The peer review loop is breaking

At ICLR 2026, the world's largest AI conference, 21% of peer reviews were fully AI-generated. More than half showed signs of AI involvement. The same conference reviews AI research. This is the first measured instance of a closed loop: AI writing papers, AI reviewing them, with human oversight increasingly thin in between. The implications reach well beyond academia.

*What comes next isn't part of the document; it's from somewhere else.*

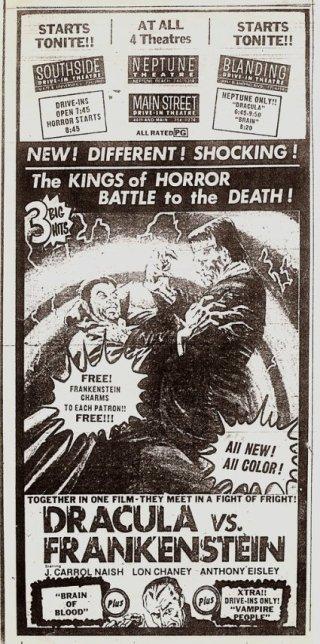 Dracula-vs-Frankenstein-Al-Adamson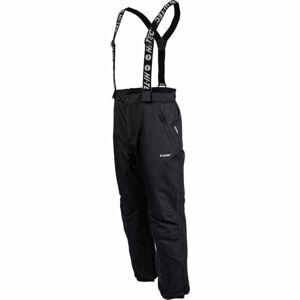 Hi-Tec DRAVEN černá XL - Pánské lyžařské kalhoty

The finding came from an unlikely starting point. A Carnegie Mellon professor posted on social media offering a reward to anyone who could systematically scan ICLR 2026 submissions for AI-generated text. Max Spero, CEO of Pangram Labs, responded. Within twelve hours, his team had written code to analyse all 75,800 peer reviews submitted to the conference. Two caveats are worth naming upfront: Pangram is a commercial AI detection company with a business interest in demonstrating that AI content is widespread, and their detection model, EditLens, was itself a paper submitted to ICLR 2026. The findings should be read with that context. They are nonetheless consistent with what ICLR's own organisers had already acknowledged — announcing desk rejections for undisclosed LLM use and consequences for reviewers submitting hallucinated reviews — before Pangram published their numbers.

The results were not what most people expected in scale. One in five reviews — 15,899 out of 75,800 — were classified as fully AI-generated. A further tranche pushed total AI involvement past 50%. The 2024 figure for the same conference was 16.9%. In two years, the rate had climbed four percentage points. The curve is not flattening.

21%

of ICLR 2026 peer reviews fully AI-generated (Pangram Labs, 2026)

50%+

of all reviews showed some form of AI involvement

4.43

average score given by AI reviews vs 4.13 by fully human reviews

That last number is the one that matters most for evidence quality. AI-generated reviews gave systematically higher scores than human reviews — despite, in Pangram's analysis, correlating with lower paper quality. The review process is not just being automated. It is being gamed in a direction that inflates the apparent quality of the research record.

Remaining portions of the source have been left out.